§ **Goal**:
Change each "beach sand" in the records below to "shoreline sand", leaving all other text as it is.

Start of Dataset rows

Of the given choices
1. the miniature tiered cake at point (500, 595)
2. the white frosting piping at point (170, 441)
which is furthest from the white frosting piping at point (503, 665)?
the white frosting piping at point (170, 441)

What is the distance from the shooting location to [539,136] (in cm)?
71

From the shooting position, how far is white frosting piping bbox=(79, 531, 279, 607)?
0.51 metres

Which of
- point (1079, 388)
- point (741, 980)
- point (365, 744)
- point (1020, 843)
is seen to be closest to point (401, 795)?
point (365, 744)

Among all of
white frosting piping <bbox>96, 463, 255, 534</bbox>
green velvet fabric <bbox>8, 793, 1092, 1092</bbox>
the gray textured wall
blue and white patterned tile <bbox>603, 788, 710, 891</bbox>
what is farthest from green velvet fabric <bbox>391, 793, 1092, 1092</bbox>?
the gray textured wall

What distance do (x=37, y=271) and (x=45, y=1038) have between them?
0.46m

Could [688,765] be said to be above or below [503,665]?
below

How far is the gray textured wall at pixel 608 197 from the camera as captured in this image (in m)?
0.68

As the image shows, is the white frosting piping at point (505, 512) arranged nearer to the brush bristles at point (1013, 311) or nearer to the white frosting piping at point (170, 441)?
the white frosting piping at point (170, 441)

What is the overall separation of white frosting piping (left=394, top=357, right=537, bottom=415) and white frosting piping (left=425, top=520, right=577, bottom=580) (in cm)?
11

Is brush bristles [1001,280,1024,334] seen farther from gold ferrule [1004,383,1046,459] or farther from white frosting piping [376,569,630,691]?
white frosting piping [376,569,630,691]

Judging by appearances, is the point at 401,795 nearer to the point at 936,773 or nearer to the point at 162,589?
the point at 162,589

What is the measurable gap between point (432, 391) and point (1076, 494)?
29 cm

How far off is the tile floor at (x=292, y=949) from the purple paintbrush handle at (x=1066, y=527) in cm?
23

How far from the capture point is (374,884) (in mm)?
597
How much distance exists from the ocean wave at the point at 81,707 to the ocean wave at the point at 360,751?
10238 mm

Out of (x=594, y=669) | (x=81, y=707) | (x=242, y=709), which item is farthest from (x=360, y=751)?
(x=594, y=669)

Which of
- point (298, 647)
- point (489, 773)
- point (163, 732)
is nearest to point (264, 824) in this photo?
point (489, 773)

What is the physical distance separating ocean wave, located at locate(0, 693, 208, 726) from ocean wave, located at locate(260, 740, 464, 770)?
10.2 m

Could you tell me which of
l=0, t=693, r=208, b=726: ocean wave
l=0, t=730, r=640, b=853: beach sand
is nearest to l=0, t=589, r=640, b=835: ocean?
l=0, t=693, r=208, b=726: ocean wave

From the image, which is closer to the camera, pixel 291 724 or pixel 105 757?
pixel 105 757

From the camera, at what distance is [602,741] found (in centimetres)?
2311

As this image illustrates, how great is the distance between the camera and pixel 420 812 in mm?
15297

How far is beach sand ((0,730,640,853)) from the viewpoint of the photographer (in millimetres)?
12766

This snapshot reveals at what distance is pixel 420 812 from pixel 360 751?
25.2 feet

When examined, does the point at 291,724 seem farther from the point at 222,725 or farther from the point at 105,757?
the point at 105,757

End of Dataset rows

§ **Result of this task**:
Of the given choices
1. the miniature tiered cake at point (500, 595)
2. the white frosting piping at point (170, 441)
which is furthest from the white frosting piping at point (503, 665)?
the white frosting piping at point (170, 441)

What is the distance from the shooting location to [539,136] (in cm)?
71

From the shooting position, how far is white frosting piping bbox=(79, 531, 279, 607)?
0.51 metres

Which of
- point (1079, 388)
- point (741, 980)
- point (365, 744)
- point (1020, 843)
is seen to be closest to point (401, 795)?
point (365, 744)

Among all of
white frosting piping <bbox>96, 463, 255, 534</bbox>
green velvet fabric <bbox>8, 793, 1092, 1092</bbox>
the gray textured wall
blue and white patterned tile <bbox>603, 788, 710, 891</bbox>
what is farthest from green velvet fabric <bbox>391, 793, 1092, 1092</bbox>?
the gray textured wall

What distance do (x=37, y=271) and (x=45, y=1038) have between them?
0.46m

Could [688,765] be said to be above or below [503,665]?
below

How far is the gray textured wall at pixel 608 197 from the camera as captured in this image (in m)?
0.68

As the image shows, is the white frosting piping at point (505, 512) arranged nearer to the brush bristles at point (1013, 311) or nearer to the white frosting piping at point (170, 441)?
the white frosting piping at point (170, 441)

What is the overall separation of white frosting piping (left=394, top=357, right=537, bottom=415) and white frosting piping (left=425, top=520, right=577, bottom=580) (in cm)?
11

Is brush bristles [1001,280,1024,334] seen farther from gold ferrule [1004,383,1046,459] or farther from white frosting piping [376,569,630,691]?
white frosting piping [376,569,630,691]

Judging by appearances, is the point at 401,795 nearer to the point at 936,773 or nearer to the point at 162,589?
the point at 162,589

What is the measurable gap between point (432, 391) and point (1076, 494)?
29 cm

How far off is the tile floor at (x=292, y=949) from the purple paintbrush handle at (x=1066, y=527) in cm?
23

How far from the capture point is (374,884) (in mm)?
597
How much distance exists from the ocean wave at the point at 81,707 to the ocean wave at the point at 360,751?
10238 mm

Out of (x=594, y=669) | (x=81, y=707) | (x=242, y=709), which item is farthest from (x=360, y=751)?
(x=594, y=669)

Which of
- point (298, 647)
- point (489, 773)
- point (163, 732)
is nearest to point (264, 824) in this photo?
point (489, 773)

What is the physical distance separating ocean wave, located at locate(0, 693, 208, 726) from ocean wave, located at locate(260, 740, 464, 770)?
10.2 m

Could you tell me which of
l=0, t=693, r=208, b=726: ocean wave
l=0, t=730, r=640, b=853: shoreline sand
is nearest to l=0, t=589, r=640, b=835: ocean?
l=0, t=693, r=208, b=726: ocean wave

From the image, which is closer to the camera, pixel 291 724 or pixel 105 757?
pixel 105 757

From the camera, at what distance is [602,741] found (in centimetres)?
2311

As this image illustrates, how great is the distance between the camera and pixel 420 812 in mm?
15297

How far is shoreline sand ((0,730,640,853)) from the viewpoint of the photographer (in millimetres)?
12766

This snapshot reveals at what distance is pixel 420 812 from pixel 360 751?
25.2 feet

When examined, does the point at 291,724 seem farther from the point at 222,725 or farther from the point at 105,757?
the point at 105,757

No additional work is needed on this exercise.